▶ _TEXT SEGMENT_:

>>

Watching Len Wiseman’s UnderWorld, then Yoji Yamada’s Twilight Samurai in one evening was a jarring, cinematic dichotomic trip. These are the last 2 films that anyone should be comparing by virtue of their vastly different, intrinsic genres but it was interesting to note.

1) UnderWorld is Len Wiseman’s directorial debut, uninspiring start; Twilight Samurai auteur filmmaker Yoji Yamada’s no 77th ( I’m not sure if I’ve even watched 77 Japanese films hitherto ) film, a masterful piece.

2) Where the latter was a film graced by its use of quiet, cinematic sublety ( in a scene where a simple holding of hands was sufficent to create an intense carthasis and emotional emancipation ), the former is sucked void of any, ( a supposed romantic kiss exchanged between the 2 protaganists had about the same blandness if one were swallowing chalk. )

In this respect as least, less is certainly more. Glad I watched it in the right order, or it would’ve been a bad evening all the way.

Oct 5th 2003

Korean director Kim Ji-Wun’s beautifully shot horror film A Tale of 2 Sisters is a compelling, albeit somewhat confusing tale of a dysfunctional family dealing with the return of 2 sisters upon recovering from a rare and unknown illness. The presence of any supernatural forces is quickly played down here, rather employing more implicit methods of intimidation that are by far the more scary and effective.

<<

▶ _SUPPLIED MATERIAL_:
>>

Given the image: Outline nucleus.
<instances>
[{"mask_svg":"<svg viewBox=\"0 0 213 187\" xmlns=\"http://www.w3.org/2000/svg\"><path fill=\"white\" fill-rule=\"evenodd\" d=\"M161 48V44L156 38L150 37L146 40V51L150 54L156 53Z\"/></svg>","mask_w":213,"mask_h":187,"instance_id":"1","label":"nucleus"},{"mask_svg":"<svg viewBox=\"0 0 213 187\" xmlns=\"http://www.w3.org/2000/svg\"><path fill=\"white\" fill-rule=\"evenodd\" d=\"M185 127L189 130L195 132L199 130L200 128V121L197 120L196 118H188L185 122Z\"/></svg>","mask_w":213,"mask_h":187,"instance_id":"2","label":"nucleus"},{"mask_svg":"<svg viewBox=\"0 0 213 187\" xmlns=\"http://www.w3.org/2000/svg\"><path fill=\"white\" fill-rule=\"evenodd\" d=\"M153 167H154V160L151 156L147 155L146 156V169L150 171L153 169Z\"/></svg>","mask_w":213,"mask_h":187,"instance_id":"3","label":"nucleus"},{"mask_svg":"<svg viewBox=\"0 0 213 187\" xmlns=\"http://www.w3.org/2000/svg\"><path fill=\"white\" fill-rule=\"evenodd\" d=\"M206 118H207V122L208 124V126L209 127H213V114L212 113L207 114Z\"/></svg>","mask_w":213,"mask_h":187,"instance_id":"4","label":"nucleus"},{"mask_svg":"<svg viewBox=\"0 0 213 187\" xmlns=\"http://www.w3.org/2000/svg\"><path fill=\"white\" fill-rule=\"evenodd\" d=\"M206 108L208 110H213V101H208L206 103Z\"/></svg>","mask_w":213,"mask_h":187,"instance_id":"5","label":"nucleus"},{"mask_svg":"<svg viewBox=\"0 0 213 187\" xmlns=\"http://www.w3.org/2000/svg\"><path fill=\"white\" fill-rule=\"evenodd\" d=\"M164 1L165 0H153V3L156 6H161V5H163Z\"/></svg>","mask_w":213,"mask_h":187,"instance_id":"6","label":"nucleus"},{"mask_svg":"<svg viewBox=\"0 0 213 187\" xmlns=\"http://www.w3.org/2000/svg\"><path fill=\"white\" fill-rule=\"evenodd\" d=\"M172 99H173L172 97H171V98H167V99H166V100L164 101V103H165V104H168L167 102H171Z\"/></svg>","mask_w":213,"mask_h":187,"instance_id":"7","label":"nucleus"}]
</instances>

<<

▶ _AIM OF THE TASK_:
Repeat, word for word, the stretch of the film review text from "Oct 5th 2003" through "scary and effective.". Rely only on the film review text when responding.

▶ _ANSWER FOR THIS EXERCISE_:
Oct 5th 2003

Korean director Kim Ji-Wun’s beautifully shot horror film A Tale of 2 Sisters is a compelling, albeit somewhat confusing tale of a dysfunctional family dealing with the return of 2 sisters upon recovering from a rare and unknown illness. The presence of any supernatural forces is quickly played down here, rather employing more implicit methods of intimidation that are by far the more scary and effective.